I've got a whitewater play cat and a light sail/row skiff that both use the same length oar, so I got two pairs. Whitewater use makes rope wraps a better choice than leathers in my case.
The best rope is braided polypropylene or other low-stretch, non-absorbent type (don't use nylon as it sags when wet). 3/16" is about right. I chose black but you could look for something to coordinate with your paint job. For a 1-3/4" shaft I used 30 ft. For a 2" shaft, use about 40 ft.
You also need rubber donuts or other compatible stops.
Tools: wrapping jig (below), utility knife, butane lighter for rope ends, needle nose pliers.
Materials (besides rope & oar): duct tape, nylon string, quick-set gel epoxy, rubber donuts, grips & tips.
Here's the wrapping jig I built.
2x2 with holes at the ends + 2 oarlocks padded with rags (so your shaft won't get marked up). First, set the oars on your boat and mark the center of the rowlock (the duct tape).
The black strap is to keep the shaft snug (otherwise the weight of the blade will tip it up).

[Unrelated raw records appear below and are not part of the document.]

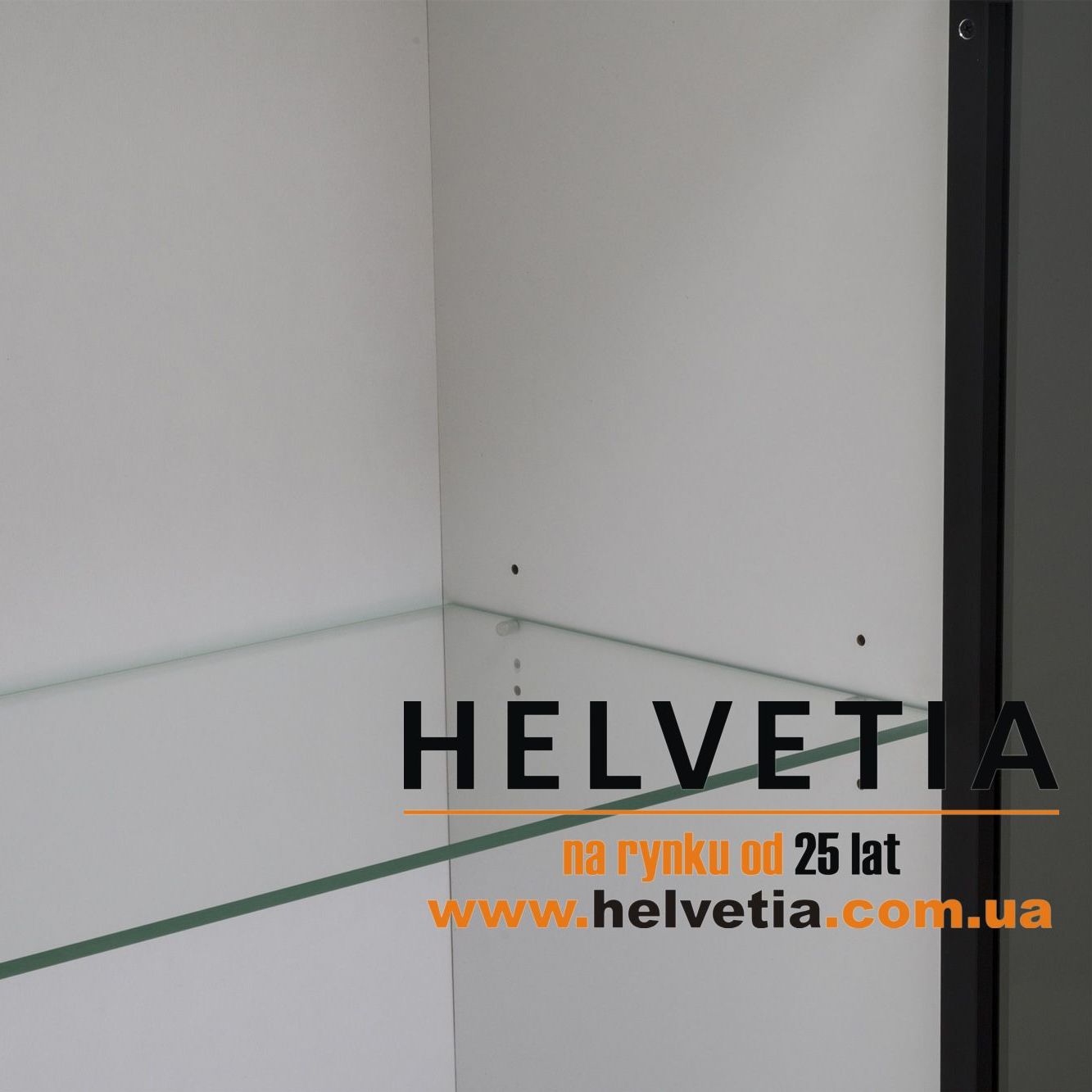Витрина навесная правая Hektor Helvetia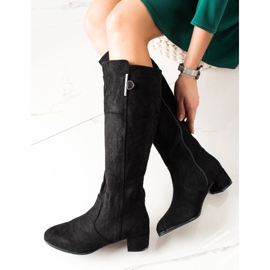 TRENDI Comodi stivali neri nero 1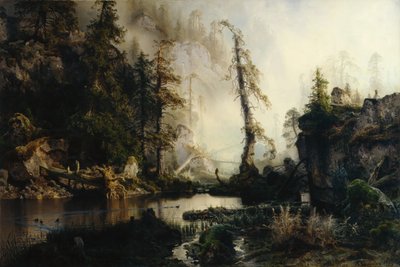 Černé jezero (olej na plátně) od August Cappelen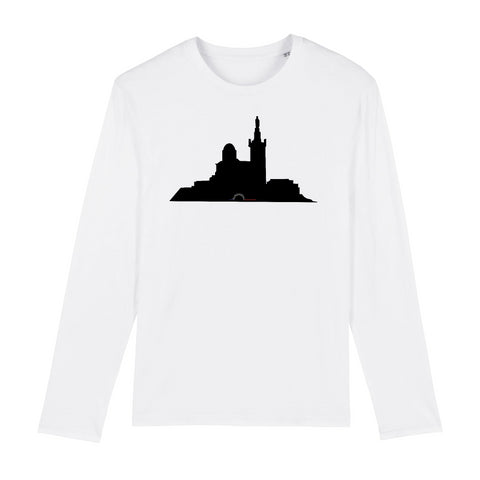 Tee-shirt Bio Manches Longues Black SunSet Blanc "Bonne Mère&" Collection B&W
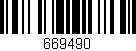 Código de barras (EAN, GTIN, SKU, ISBN): '669490'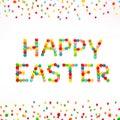 Creative Greeting card Happy Easter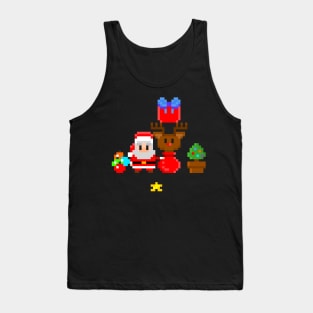 8-bit Christmas (Pixel Art Xmas)PiXmas Tank Top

The shaft should rotate freely. I measured up (toward the grip) 4-1/2" to start the wrap. Most of the wrap should be below the oarlock. The measured piece of rope is stacked in the rigger's bag (otherwise it gets tangled up).
Here's the start. Note that I chiselled a groove for the rope, so there's no bump.

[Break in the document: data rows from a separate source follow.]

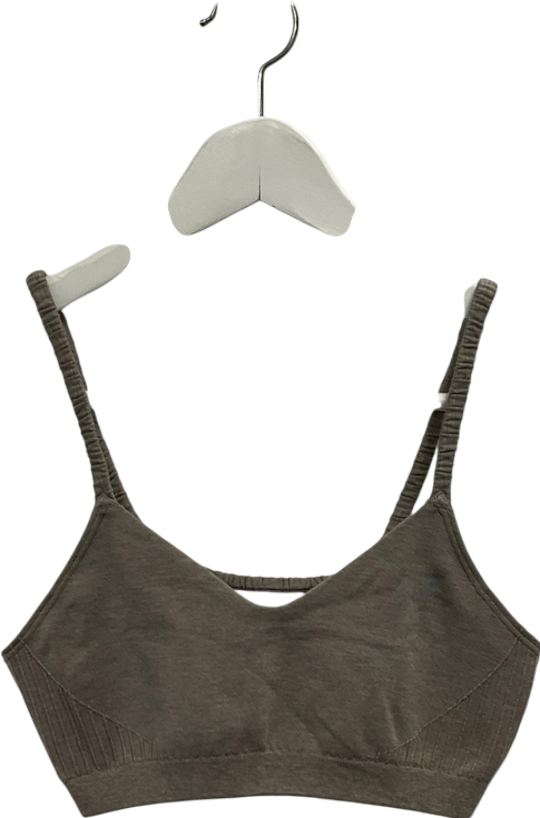 gymshark Beige Luxe Seam Free Bralette UK S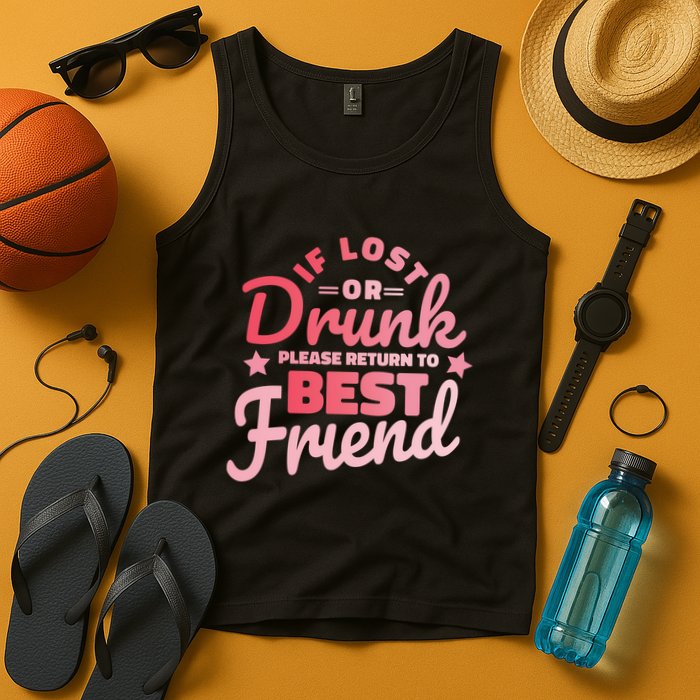 If Lost Or Drunk Please Return To Best Friend Tank Top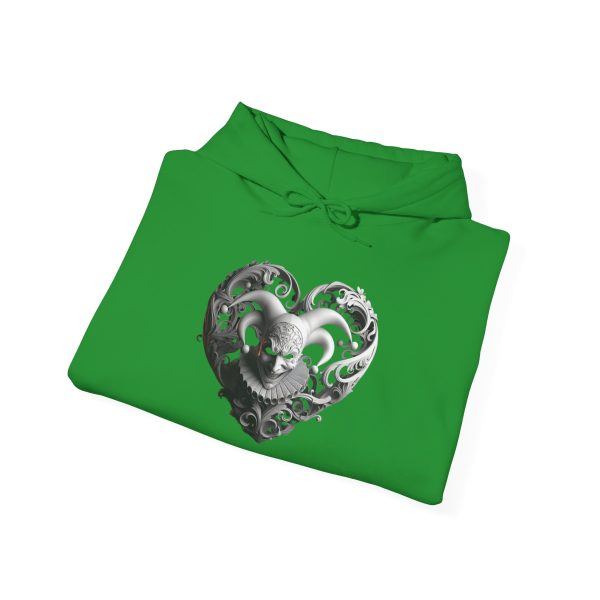 Gothic Heart Hoodie - Unisex Heavy Blend™ Sweatshirt with Skull Design - Image 20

Turning the oar away from your body, so you can really reef on the rope, do about three wraps and then tighten up: push the wraps left— together— and pull hard, taking up all the stretch.
Here's the semi-final stage.
When you've used about 75% of the rope, tape the wrap down. Then tape a loop of strong, slick cord (white) as above, gulp some beer, remove the center piece of tape, and continue the wrapping process.
Don't pull the last several wraps tight—you'll take up slack later. When you're near the end, pull the tape off and slip the end of the rope through the loop on the small cord.
Pull the end of the rope under the wraps (see why they have to be loose?) with an inch or two (enough to grab) following the small cord out.
Work the slack out of the loose wraps, while keeping the end straight and snug. (A perfectionist might mark where the end lies under the wraps, then undo the thing and chisel a second groove— I didn't).